The Great Hall at the Detroit Institute of Arts. Photo: bobosh_t, via Flickr.
The Great Hall at the Detroit Institute of Arts. Photo: bobosh_t, via Flickr.

The Rivera Court at the Detroit Institute of Arts.
Photo: courtesy of the Detroit Institute of Arts.

Remember that initial appraisal of the Detroit Institute of Arts (DIA) collection that put it at between $454 million and $867 million? Well, a new appraisal commissioned by the city of Detroit and the DIA has valued the institution’s holdings at as much as 10 times higher, between $2.8 billion and $4.6 billion, the Detroit Free Press reports.

The latest appraisal (available as a PDF here), conducted by New York-based art investment company Artvest—which was paid $112,500 for the report—was based on a valuation of the 60,000 or so objects in the museum’s collection. However, the report also notes that if the city were to sell off the entire collection—the dreaded “fire sale” scenario—it would likely bring much less money into Detroit’s empty coffers, between $1.1 billion and $1.8 billion.

Major factors that would cause the collection’s market value to dip as low as a quarter of the $4.6 billion valuation, according to Artvest’s 72-page report, include the market’s insatiable thirst for post-war and contemporary works, to the exclusion of most other categories—categories that make up the lion’s share of the DIA collection—and the across-the-board devaluation that would result from flooding the market with so much work.

Other factors Artvest considers potential deterrents to selling off all 60,000 objects include the inevitable litigation from donors and other parties, which could drastically draw out the process and prevent the sale of large portions of the collection. The report concludes that selling the collection could end up netting as little as $850 million, nearly the same sum that the city and institution are hoping to raise through their so-called Grand Bargain.
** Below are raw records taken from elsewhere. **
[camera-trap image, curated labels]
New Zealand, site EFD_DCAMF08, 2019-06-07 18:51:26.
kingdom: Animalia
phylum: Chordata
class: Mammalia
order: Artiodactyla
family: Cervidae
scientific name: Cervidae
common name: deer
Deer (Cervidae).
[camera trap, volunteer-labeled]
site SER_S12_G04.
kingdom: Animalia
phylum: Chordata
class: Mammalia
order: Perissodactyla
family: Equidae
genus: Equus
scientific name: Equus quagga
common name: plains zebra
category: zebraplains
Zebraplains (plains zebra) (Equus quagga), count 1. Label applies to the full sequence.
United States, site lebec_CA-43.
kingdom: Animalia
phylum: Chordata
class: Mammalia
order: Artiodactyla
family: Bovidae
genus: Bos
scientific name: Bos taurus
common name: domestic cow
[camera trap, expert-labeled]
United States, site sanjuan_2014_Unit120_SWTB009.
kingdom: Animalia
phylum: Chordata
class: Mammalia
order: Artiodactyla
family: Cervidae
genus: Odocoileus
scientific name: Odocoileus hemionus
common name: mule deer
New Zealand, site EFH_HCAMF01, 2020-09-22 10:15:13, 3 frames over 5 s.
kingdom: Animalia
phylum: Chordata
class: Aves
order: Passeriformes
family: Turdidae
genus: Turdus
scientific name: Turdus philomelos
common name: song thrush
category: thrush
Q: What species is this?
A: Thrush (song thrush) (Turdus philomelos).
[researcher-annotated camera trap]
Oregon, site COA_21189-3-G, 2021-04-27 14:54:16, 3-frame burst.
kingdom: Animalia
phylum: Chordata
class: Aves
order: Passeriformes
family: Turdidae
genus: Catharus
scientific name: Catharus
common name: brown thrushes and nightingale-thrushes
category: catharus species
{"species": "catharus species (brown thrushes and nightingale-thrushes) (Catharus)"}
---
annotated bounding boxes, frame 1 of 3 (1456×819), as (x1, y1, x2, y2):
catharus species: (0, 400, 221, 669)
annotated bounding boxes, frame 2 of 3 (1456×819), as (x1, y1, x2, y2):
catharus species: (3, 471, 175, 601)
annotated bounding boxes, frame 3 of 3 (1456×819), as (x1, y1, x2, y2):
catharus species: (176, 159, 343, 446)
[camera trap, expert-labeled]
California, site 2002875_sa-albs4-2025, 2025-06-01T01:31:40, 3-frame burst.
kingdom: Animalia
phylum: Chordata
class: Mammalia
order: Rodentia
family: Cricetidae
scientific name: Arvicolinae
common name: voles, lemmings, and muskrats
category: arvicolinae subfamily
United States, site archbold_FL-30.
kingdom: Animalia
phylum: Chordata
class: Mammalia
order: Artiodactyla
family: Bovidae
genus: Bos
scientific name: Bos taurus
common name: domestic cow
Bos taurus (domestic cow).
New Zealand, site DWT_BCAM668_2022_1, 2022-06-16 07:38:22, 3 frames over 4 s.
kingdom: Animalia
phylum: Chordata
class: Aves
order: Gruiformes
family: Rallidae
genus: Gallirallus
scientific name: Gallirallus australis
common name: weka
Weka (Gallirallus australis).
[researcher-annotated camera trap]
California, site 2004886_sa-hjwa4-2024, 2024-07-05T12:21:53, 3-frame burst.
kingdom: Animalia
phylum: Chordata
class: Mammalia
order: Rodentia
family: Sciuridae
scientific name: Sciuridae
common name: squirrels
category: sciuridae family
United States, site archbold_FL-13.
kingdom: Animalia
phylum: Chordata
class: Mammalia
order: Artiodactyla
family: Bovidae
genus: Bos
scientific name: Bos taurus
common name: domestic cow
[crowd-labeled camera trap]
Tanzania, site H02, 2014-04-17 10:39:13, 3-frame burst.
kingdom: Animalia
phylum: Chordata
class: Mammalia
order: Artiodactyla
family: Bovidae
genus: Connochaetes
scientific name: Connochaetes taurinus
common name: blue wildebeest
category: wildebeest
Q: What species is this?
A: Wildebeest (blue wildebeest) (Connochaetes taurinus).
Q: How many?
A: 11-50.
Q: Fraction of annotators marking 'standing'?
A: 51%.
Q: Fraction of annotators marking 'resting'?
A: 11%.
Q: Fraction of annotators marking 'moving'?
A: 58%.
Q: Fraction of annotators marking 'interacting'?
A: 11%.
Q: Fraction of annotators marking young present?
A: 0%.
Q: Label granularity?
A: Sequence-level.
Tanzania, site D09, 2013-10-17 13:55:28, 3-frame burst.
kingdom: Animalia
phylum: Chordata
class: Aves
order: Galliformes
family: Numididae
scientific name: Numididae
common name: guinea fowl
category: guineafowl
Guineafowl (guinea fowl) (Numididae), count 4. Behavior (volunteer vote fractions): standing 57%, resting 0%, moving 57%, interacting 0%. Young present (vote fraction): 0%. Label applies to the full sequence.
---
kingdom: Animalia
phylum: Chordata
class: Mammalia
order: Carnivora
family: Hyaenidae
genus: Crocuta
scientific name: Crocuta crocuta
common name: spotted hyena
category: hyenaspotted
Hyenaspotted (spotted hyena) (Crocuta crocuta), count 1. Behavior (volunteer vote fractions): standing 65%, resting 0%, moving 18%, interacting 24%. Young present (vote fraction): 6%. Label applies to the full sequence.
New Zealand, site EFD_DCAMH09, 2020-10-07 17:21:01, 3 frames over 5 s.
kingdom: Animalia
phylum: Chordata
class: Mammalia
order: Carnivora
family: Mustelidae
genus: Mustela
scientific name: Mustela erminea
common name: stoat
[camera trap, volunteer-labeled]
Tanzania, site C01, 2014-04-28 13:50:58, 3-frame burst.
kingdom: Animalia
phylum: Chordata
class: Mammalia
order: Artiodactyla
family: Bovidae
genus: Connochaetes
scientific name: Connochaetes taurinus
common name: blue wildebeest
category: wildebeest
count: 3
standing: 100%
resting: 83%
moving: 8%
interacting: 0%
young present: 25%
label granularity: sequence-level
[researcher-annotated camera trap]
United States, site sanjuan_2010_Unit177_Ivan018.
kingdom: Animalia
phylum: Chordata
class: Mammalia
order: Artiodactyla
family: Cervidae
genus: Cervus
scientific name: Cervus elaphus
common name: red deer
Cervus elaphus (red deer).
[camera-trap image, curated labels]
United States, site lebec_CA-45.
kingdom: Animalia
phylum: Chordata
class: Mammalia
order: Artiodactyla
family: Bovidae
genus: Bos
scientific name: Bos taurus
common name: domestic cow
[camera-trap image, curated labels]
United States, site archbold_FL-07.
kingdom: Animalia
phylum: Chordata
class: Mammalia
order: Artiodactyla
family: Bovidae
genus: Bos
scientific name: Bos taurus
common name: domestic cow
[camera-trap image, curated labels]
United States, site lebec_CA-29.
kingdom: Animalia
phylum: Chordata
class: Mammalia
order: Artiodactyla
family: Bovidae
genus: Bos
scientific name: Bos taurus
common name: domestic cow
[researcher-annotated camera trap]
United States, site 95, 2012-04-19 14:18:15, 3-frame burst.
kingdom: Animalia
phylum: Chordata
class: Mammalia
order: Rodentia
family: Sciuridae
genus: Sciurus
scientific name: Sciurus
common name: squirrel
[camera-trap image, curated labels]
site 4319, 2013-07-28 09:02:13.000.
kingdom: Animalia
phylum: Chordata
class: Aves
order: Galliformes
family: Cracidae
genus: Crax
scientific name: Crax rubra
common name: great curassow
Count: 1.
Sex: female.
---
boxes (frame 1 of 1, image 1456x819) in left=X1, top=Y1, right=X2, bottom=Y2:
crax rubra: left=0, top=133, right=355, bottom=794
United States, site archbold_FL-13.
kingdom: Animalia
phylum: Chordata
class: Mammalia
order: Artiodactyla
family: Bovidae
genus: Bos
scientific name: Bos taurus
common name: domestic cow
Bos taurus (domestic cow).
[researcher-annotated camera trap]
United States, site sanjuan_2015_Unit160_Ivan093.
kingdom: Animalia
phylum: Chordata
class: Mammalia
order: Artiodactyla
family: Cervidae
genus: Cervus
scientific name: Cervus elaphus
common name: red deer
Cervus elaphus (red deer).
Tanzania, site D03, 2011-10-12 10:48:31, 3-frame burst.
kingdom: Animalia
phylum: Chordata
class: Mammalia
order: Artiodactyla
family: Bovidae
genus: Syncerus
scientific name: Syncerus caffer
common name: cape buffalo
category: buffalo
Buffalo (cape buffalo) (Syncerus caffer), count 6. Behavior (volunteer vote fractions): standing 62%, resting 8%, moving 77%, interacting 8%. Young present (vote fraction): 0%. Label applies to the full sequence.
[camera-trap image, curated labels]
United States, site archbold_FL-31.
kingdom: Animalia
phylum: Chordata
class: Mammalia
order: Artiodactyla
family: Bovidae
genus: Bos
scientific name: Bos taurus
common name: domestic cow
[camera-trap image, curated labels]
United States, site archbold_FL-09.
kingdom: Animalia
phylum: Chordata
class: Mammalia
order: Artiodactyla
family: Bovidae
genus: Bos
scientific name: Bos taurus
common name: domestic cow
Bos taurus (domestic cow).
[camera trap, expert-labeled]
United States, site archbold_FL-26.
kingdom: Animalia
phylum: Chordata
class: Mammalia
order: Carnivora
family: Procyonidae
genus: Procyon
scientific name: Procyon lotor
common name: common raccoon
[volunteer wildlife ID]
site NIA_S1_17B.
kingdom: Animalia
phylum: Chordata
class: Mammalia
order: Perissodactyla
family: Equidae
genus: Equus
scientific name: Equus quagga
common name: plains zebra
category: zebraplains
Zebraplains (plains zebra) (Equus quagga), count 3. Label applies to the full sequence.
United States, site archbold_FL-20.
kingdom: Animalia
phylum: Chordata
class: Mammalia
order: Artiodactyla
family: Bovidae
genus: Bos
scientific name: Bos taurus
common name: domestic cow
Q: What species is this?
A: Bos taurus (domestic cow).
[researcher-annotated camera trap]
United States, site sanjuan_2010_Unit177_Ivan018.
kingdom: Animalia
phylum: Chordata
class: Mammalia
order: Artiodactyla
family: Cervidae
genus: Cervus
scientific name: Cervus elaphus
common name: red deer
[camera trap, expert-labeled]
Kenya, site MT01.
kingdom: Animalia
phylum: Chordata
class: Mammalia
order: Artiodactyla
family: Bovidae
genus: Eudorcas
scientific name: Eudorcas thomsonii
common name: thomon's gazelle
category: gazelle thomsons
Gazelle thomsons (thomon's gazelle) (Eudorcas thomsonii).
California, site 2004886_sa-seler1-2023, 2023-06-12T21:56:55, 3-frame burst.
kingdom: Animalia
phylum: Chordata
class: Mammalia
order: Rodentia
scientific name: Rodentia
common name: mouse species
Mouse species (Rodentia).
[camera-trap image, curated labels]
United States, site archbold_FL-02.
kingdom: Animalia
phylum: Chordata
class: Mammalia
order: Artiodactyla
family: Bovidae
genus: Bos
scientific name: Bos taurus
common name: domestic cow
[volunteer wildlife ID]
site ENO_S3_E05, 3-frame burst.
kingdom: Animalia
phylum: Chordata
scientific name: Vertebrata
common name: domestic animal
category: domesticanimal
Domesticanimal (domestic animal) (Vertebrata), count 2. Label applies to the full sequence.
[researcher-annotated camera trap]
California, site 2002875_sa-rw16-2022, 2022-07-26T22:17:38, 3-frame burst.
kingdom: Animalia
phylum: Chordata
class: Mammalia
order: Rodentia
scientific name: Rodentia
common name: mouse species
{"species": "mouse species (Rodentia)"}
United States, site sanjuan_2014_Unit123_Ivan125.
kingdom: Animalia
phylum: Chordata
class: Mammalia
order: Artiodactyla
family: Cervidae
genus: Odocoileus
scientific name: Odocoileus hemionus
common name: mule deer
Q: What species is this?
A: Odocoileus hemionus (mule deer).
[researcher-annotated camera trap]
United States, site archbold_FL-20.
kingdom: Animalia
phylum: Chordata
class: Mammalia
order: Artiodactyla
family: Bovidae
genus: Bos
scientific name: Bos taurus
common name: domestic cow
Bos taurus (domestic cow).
“It’s one thing to say in the abstract that the art is worth billions, but it’s another thing if you look at the factors if you actually tried to sell it,” Bill Nowling, a spokesperson for the city’s emergency manager Kevyn Orr, told the Free Press. “The report gets at whether it’s even feasible and gives us scenarios of how a sale might unfold. It makes a good argument that you just can’t do it from a practical standpoint.”

The report will be an essential part of the city’s case against selling off the DIA collection when its bankruptcy trial begins next month.